Mrs Flory was 87 when she flew to Calcutta in 2007 to meet her 85-year-old sister. It turned out that the sisters had had two boys and two girls each and, astonishingly, Sybil Flory’s daughter Flora and Blanche’s daughter Anita share the same birthday.

Derek Flory captured the charm and drama of his mother and aunt’s life in a heart-rending account of their lives in his book Torn Apart which was published by Mainstream in 2008. His poignant account of their reunion was uplifting but maintained a delightful element of humour.

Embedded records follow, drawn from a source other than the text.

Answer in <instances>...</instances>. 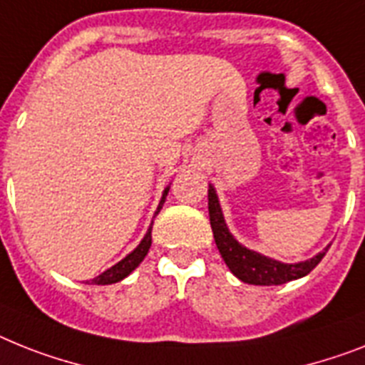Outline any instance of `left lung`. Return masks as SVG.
<instances>
[{
    "label": "left lung",
    "instance_id": "1",
    "mask_svg": "<svg viewBox=\"0 0 365 365\" xmlns=\"http://www.w3.org/2000/svg\"><path fill=\"white\" fill-rule=\"evenodd\" d=\"M209 216H210V227L215 235L216 246H218L220 254L224 257L225 264L230 267L231 272L244 284L252 285H282L287 284L291 279H298L312 272L321 259L324 257L327 252L315 255V257L304 261V263L285 264L274 259L264 257V255L252 252V250L240 246L230 233L227 225L222 216L218 197H216L215 188L210 186L209 190Z\"/></svg>",
    "mask_w": 365,
    "mask_h": 365
}]
</instances>
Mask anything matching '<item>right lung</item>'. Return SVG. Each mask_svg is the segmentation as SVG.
Wrapping results in <instances>:
<instances>
[{"label": "right lung", "mask_w": 365, "mask_h": 365, "mask_svg": "<svg viewBox=\"0 0 365 365\" xmlns=\"http://www.w3.org/2000/svg\"><path fill=\"white\" fill-rule=\"evenodd\" d=\"M168 190L170 188L164 190V195H162L160 205H158L156 212H160L165 195H168ZM150 240H153V237H150V227H149V231H147V235L140 242V246H138V248H135L132 254L126 255L123 261H119L117 264H113V267H111V269H108L106 272H102L101 276H96L95 279H91V284L93 285H110V284H115V282H121L123 278H126V276H128V274H130L132 270H134L135 267H138V264H140L141 261L145 259L147 252H149V248H150Z\"/></svg>", "instance_id": "add662e5"}]
</instances>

In an interview that year, Mrs Flory explained how she had attempted to cope with her experiences. "I just didn't want to talk about it," she said. "I wondered what had happened, whether Blanche was dead or not, and also about my brother and other sister, Eunice. I just got on with it. I was lucky that I had a good husband, in-laws and children. I gave all my time to them, that's what I did with my life."

Derek said of writing the book: "I had this vague idea that Mum had escaped from the Japanese. But to her this isn't anything special, it's just her life. I started to think of her as this remarkable person. Then we discovered this extended family. It was a revelation."

To promote her son's book, Sybil Flory appeared at the Edinburgh International Book Festival, where she regaled the audience with stories for an hour. Derek told The Herald: “The Edinburgh Book Festival was a great success for mum. I had been concerned that at the age of 88 she might have been reluctant to do it but she was very enthusiastic. The event was sold out. Mum was in sparkling form, laughing and telling funny stories to the audience and had the audience laughing and crying.” Sybil attended other book signings in Scotland – notably at Huntly and was interviewed by Clare Balding for Radio 4.

Sybil Flory is survived by her son and two daughters. Her husband and sister Blanche both predeceased her.